Let \(CR_k^t\) be a controlled rotation gate that applies \(R_k\) to qubit \(t\) if qubit \(k\) is set.

Then applying \(CR_{t}^0 \dots CR_{2}^0\) to the first qubit produces

\[\begin{align*} CR_{t}^0 \dots CR_{2}^0 |\psi_1\rangle & = \frac{1}{\sqrt{2}}(|0\rangle + e^{2\pi i 0.j_{t-1}\dots j_1}|1\rangle) |j_{t-1} \dots j_1\rangle \\ \end{align*}\]

Observation 3#

Observe that

\[ F_T |j_{t-1} \dots j_0\rangle = CR_{t}^0 \dots CR_{2}^0 (F_{T/2}|j_{t-1} \dots j_{0}\rangle \otimes H|j_0\rangle) \,. \]

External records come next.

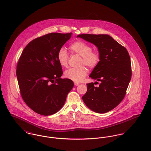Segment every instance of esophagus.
<instances>
[{
	"label": "esophagus",
	"mask_w": 151,
	"mask_h": 151,
	"mask_svg": "<svg viewBox=\"0 0 151 151\" xmlns=\"http://www.w3.org/2000/svg\"><path fill=\"white\" fill-rule=\"evenodd\" d=\"M74 85H75L76 86H78L80 85V83H76V82H75V83H74Z\"/></svg>",
	"instance_id": "34e87169"
}]
</instances>
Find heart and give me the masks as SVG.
I'll return each mask as SVG.
<instances>
[{
	"label": "heart",
	"instance_id": "1",
	"mask_svg": "<svg viewBox=\"0 0 151 151\" xmlns=\"http://www.w3.org/2000/svg\"><path fill=\"white\" fill-rule=\"evenodd\" d=\"M70 49L73 54L81 56L80 65H86L89 68H95L100 62L101 56L99 53L92 50V46L83 41H77L72 43ZM58 61L62 67H67L69 55L65 47H61L57 55ZM88 71L86 67L81 66L79 68H71L66 70L65 77L76 83L82 81L86 77Z\"/></svg>",
	"mask_w": 151,
	"mask_h": 151
}]
</instances>
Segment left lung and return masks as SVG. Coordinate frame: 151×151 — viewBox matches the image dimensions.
I'll return each instance as SVG.
<instances>
[{"label": "left lung", "instance_id": "8db88e82", "mask_svg": "<svg viewBox=\"0 0 151 151\" xmlns=\"http://www.w3.org/2000/svg\"><path fill=\"white\" fill-rule=\"evenodd\" d=\"M77 37L94 44L99 50L100 62L89 77L99 81L87 84L86 93L82 97L88 108L105 113L116 108L124 99L131 78L129 54L126 47L106 34H81Z\"/></svg>", "mask_w": 151, "mask_h": 151}]
</instances>
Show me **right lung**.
<instances>
[{"instance_id": "obj_1", "label": "right lung", "mask_w": 151, "mask_h": 151, "mask_svg": "<svg viewBox=\"0 0 151 151\" xmlns=\"http://www.w3.org/2000/svg\"><path fill=\"white\" fill-rule=\"evenodd\" d=\"M72 33L53 32L35 38L24 49L17 65L16 75L22 98L35 112L49 116L65 104L74 86L63 74L57 55Z\"/></svg>"}]
</instances>
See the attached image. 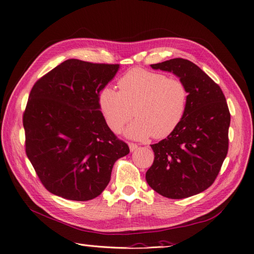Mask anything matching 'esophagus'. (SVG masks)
<instances>
[{"instance_id": "esophagus-1", "label": "esophagus", "mask_w": 254, "mask_h": 254, "mask_svg": "<svg viewBox=\"0 0 254 254\" xmlns=\"http://www.w3.org/2000/svg\"><path fill=\"white\" fill-rule=\"evenodd\" d=\"M128 145H129L130 151H134L135 149H137V147H139V146H137V145L134 144V143H128Z\"/></svg>"}]
</instances>
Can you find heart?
I'll list each match as a JSON object with an SVG mask.
<instances>
[{
	"label": "heart",
	"instance_id": "1",
	"mask_svg": "<svg viewBox=\"0 0 254 254\" xmlns=\"http://www.w3.org/2000/svg\"><path fill=\"white\" fill-rule=\"evenodd\" d=\"M118 84L119 91L105 87L98 94L99 110L113 132H120L134 115L136 120L126 129V135L135 140L151 135L164 139L175 131L186 115L189 91L178 78L133 68Z\"/></svg>",
	"mask_w": 254,
	"mask_h": 254
}]
</instances>
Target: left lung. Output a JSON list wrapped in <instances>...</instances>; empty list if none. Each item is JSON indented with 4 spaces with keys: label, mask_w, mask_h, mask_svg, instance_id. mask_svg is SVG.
<instances>
[{
    "label": "left lung",
    "mask_w": 254,
    "mask_h": 254,
    "mask_svg": "<svg viewBox=\"0 0 254 254\" xmlns=\"http://www.w3.org/2000/svg\"><path fill=\"white\" fill-rule=\"evenodd\" d=\"M173 72L189 91L187 112L166 139L152 144L155 160L146 181L157 193L182 199L210 188L228 153L230 112L220 87L200 67L183 58L151 64Z\"/></svg>",
    "instance_id": "obj_1"
}]
</instances>
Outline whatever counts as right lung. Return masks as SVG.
Listing matches in <instances>:
<instances>
[{"label": "right lung", "instance_id": "right-lung-1", "mask_svg": "<svg viewBox=\"0 0 254 254\" xmlns=\"http://www.w3.org/2000/svg\"><path fill=\"white\" fill-rule=\"evenodd\" d=\"M119 64L68 59L37 80L23 113L25 151L52 194L87 201L103 193L115 161L129 153L99 110Z\"/></svg>", "mask_w": 254, "mask_h": 254}]
</instances>
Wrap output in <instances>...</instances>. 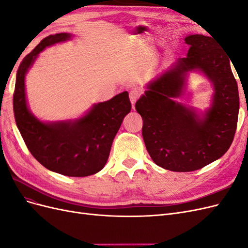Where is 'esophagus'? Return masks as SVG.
<instances>
[{
    "label": "esophagus",
    "mask_w": 248,
    "mask_h": 248,
    "mask_svg": "<svg viewBox=\"0 0 248 248\" xmlns=\"http://www.w3.org/2000/svg\"><path fill=\"white\" fill-rule=\"evenodd\" d=\"M140 96V92L138 89H133L129 92V98L132 103V108H134V103H136V101L139 99Z\"/></svg>",
    "instance_id": "34e87169"
}]
</instances>
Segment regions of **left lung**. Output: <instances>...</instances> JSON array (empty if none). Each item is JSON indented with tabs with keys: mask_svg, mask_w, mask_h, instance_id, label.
<instances>
[{
	"mask_svg": "<svg viewBox=\"0 0 248 248\" xmlns=\"http://www.w3.org/2000/svg\"><path fill=\"white\" fill-rule=\"evenodd\" d=\"M187 57L146 86L136 103L142 118V138L152 160L164 170L192 171L226 153L237 128L239 93L230 58L212 37L188 35ZM191 71L212 81V106L204 113L178 103Z\"/></svg>",
	"mask_w": 248,
	"mask_h": 248,
	"instance_id": "left-lung-1",
	"label": "left lung"
}]
</instances>
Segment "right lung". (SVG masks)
I'll return each instance as SVG.
<instances>
[{
  "instance_id": "right-lung-1",
  "label": "right lung",
  "mask_w": 248,
  "mask_h": 248,
  "mask_svg": "<svg viewBox=\"0 0 248 248\" xmlns=\"http://www.w3.org/2000/svg\"><path fill=\"white\" fill-rule=\"evenodd\" d=\"M69 33L47 36L22 60L16 73L13 110L29 151L44 168L68 177H86L101 170L124 117L131 109L128 92L96 103L76 120L42 122L29 109L25 78L42 50L71 39Z\"/></svg>"
}]
</instances>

This recurrence relation can be used to efficiently construct a QFT.

Example: QFT on 2 qubits#

qft2 = QuantumCircuit(2)
qft2.h(1)
qft2.cp(np.pi/2, 0, 1)
qft2.barrier()
qft2.h(0)
qft2.swap(0, 1) # little endian ...
qft2.draw(output="mpl", style="iqp")

../_images/f75c83c52133fdf85dff989e02037946f9ce6533741c1adf4d4eb05cfe910b5c.png

np.allclose(Operator(qft2), F_4)

True

Example: QFT on 3 qubits#

qft3 = QuantumCircuit(3)
qft3.h(2)
qft3.cp(np.pi/2, 2, 1) 
qft3.cp(np.pi/4, 2, 0)
qft3.barrier()
qft3.h(1)
qft3.cp(np.pi/2, 1, 0)
qft3.barrier()
qft3.h(0)
qft3.swap(0, 2) # little endian ...
qft3.draw(output="mpl", style="iqp")

../_images/ad7c0a2f85dbb2b997ed9018039514035bb614657d728be72bed6fde843881c6.png

np.allclose(Operator(qft3), mk_F(8))

True

Arbitrary qubits#

You can use the recurrence relation to write the circuit for arbitrary quibits.
See https://qiskit.org/textbook/ch-algorithms/quantum-fourier-transform.html

def qft(circuit, n):
    def go(circuit, n):
        if n == 0:
            return circuit
        else:
            n -= 1
            # Apply H
            circuit.h(n)
            # Apply CR
            for qubit in range(n):
                circuit.cp(np.pi/2**(n-qubit), qubit, n)
            # Recurrence relation
            return go(circuit, n)
    circuit = go(circuit, n) 

    # Take care of little endian
    for qubit in range(n//2):
        circuit.swap(qubit, n-qubit-1)
    return circuit

qft3_ = QuantumCircuit(3)
qft3_ = qft(qft3_, 3)
qft3_.draw(output="mpl", style="iqp")

../_images/f87aa624f71e628649061421fd854093c788d05fcd85e9556c94dcc222709587.png

np.allclose(Operator(qft3), Operator(qft3_))

True

How many gates?#

Note that

\[ t + (t - 1) + \dots 1 = \frac{t(t - 1)}{2} \,. \]

Thus we require \(O(t^2)\) gates.

Summary#

The QFT performs a change-of-basis that enables us to store information in the global phase.
Later, we will use the quantum phase estimation (QPE) algorithm to read this information out.